Aha ... so the pastime would be photography/video ... I've seen e.g. GoPro advertised for such (or was that for DIY porn ... okokok ... :hopelessness. I'll look into that, reason being I fish for fun (something to do when out on the boat), removed the barbs so bringing in a fish can be a challenge (but makes release easy) ... and taking a pic when alone on the boat even more of a challenge. These cameras are rugged, waterproof ... hmmm.

If you watch the fishing channel, the guys that fish from kayaks ... hmmm, kayak, sounds familiar ... use such cameras.

Link fwiw ... http://gopro.com/


----------



## Jon_Snow (May 20, 2009)

Wow guys, I hadn't even considered some of these aspects. Got me thinking now.

As we get into Summer, I'll try to get some media posted so those who are interested can see/hear my orca "friends".


----------



## rikk (May 28, 2012)

Jon_Snow said:


> Wow guys, I hadn't even considered some of these aspects. Got me thinking now.
> 
> As we get into Summer, I'll try to get some media posted so those who are interested can see/hear my orca "friends".


Just uploaded some pics to Flickr (a bit fuzzy but hey, what the heck) ... new for me ... let's see if this'll work.

Short story ... Last summer with all the houses being taken down, and trees, the crow family we were used to seeing I thought were gone ... until 3 young crows showed up ... so I feed them, in this case some leftovers. One day a young hawk appears ... tries it's best to make a meal of them ... no luck ... pretty funny to watch ... it's a standoff. The hawk is unfortunately still in the neighborhood making it difficult for other birds ... I have house finches I've built nests for around the front porch ... just flower pots nailed up but they're perfectly happy with that.

Wildlife, help them out I figure.

http://www.flickr.com/photos/[email protected]/


----------



## Sampson (Apr 3, 2009)

Jon, why not operate a small eco-tour business. Bring your passion for yakking and marine mammals to full time? Its competitive, but I know many people on the Island who have done exactly that, some run tours off their sail boats, others partner with rental shops.


----------



## humble_pie (Jun 7, 2009)

hey Jon don't let us push you too hard ... but the future is aglow with beautiful possibilities


----------



## Jon_Snow (May 20, 2009)

Great ideas all around.

No wonder I hang around here so much.

The weather is going to be gorgeous here on the west coast this long weekend... Might just have to get the kayaks into the water.


----------



## Addy (Mar 12, 2010)

rikk said:


> My wife plans to work for another 5 years ... then if I'm still around we (else she ) plan on a few tours ... I'd visit the UK on business now and then, take the coach through the countryside, realized with the hedges you can't see much from a car, therefore a tour.

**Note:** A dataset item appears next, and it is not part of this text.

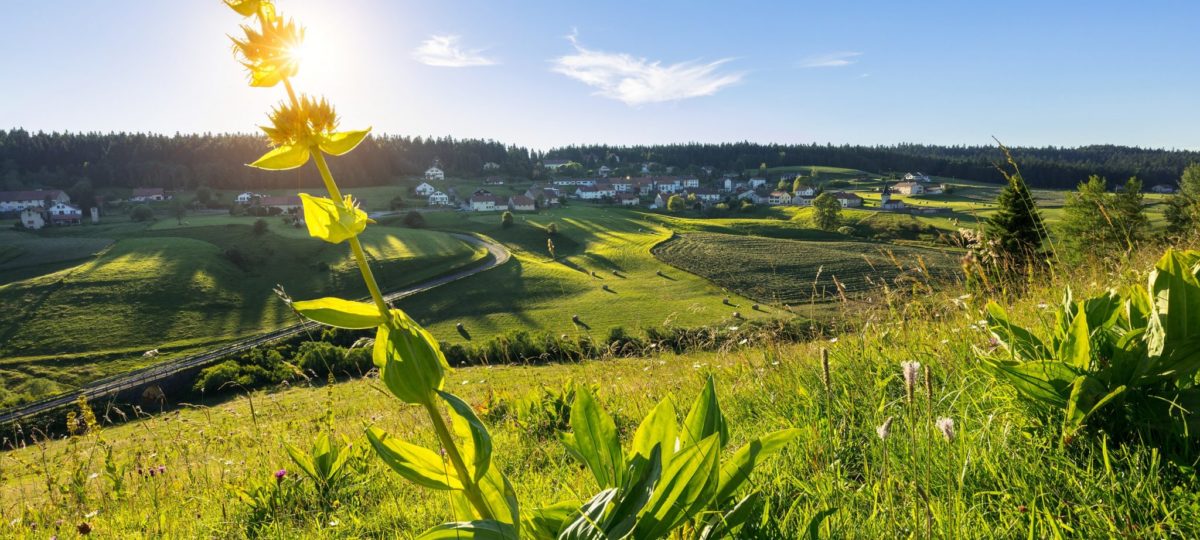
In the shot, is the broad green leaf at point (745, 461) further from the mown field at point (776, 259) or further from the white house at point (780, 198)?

Really like Paris ... there's a tour boat pay for the day, get on, get off, see the sites of interest ... we'll go for a stay in Paris for sure. Was with a buddy from Sweden one spring, business, was the first day of spring custom to drink spiced vodka (or so I was told) which we did in the field of mars by the Eiffel Tower ... until the sprinklers came on. I don't mind driving in Australia in that there's no worries just pulling over to stop and see the sites, or just stop ... nice. I am looking forward to a few tours ... when you're doing the driving you miss a lot. We're thinking of doing a few 3 month stays ... Melbourne, somewhere in southern france are on the short list ...


Enabler!  We don't have a lot of money for travel - well we do but it's for retirement so don't want to blow it quite yet  But still, a trip every few years is nice. We are both 40-ish so have a few years until we plan to retire in our mid-50's.



rikk said:


> Audio books ... where do you get yours ... something else I've been meaning to do ... currently I use the laptop for reading. Did so much work related reading over the years I've gotten out of the habit.

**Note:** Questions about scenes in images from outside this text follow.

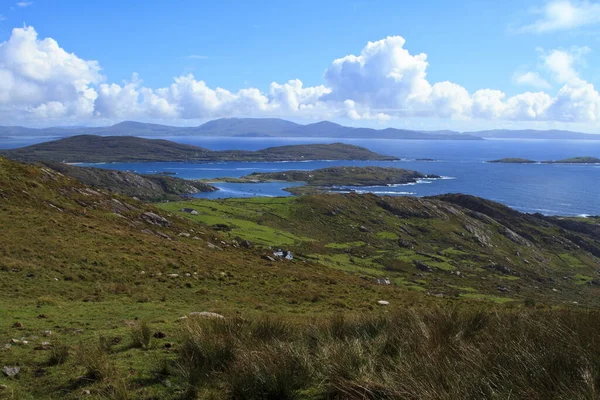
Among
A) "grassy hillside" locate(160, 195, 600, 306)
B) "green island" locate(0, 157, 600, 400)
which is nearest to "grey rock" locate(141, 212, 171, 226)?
"green island" locate(0, 157, 600, 400)

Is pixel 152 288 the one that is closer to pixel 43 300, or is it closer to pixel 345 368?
pixel 43 300

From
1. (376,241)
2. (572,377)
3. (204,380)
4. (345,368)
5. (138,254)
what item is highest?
(572,377)

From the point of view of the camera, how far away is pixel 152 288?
1933 cm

Most public libraries allow you to download audiobooks via an online service simply by entering your library card and password from your home computer. It's so convenient, I use an older ipod nano to listen to them simply because there's no internet connection so I can keep the books on there forever if I wish without them being cancelled after the 3 week loan period. I believe you can backdate the date in your settings though if that became an issue (so it thinks the books have not expired yet). You can download books from torrent sites like piratebay.org but I've never been comfortable doing that, I prefer the library.


----------



## rikk (May 28, 2012)

Addy said:


> Most public libraries allow you to download audiobooks ... You can download books from torrent sites like piratebay.org but I've never been comfortable doing that, I prefer the library.

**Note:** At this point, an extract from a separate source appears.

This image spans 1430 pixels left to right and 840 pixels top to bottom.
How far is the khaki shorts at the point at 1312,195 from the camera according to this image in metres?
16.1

A few years ago I tried the download from the library, just checked again (thanks for reminding me), but it's as it was then ... " 0 available, 6 patrons on the waiting list" ... which is ok in that the service is certainly being used ... patience? ... I'm not very good at that. Piratebay, yeah, I too have downloaded from there ... but then the conscience kicks in ... which too is ok :angel: :encouragement:


----------



## rikk (May 28, 2012)

Bus/coach type tours e.g., Europe, Asia, the southern US ... has anyone any experience with tours? I think a bus tour with stays in a number of cities might be a great way to get a good idea of what a place is like, what there is to see, for the purpose of returning for a longer stay in future. Sounds good in theory, maybe not so great in practice? From what I've seen of groups on tours, they look like they're having a good time ...


----------



## Jon_Snow (May 20, 2009)

Well, here is a bit of video I took last summer. Unfortunately I didn't have time to launch my kayak and gather up my underwater listening equipment - as you can tell from the heavy breathing at the start of the video I had just finished sprinting down the beach and up to a rocky bluff so I could get a good filming spot. Enjoy. And watch for J49, the newest addtion to the pod near the end of the video.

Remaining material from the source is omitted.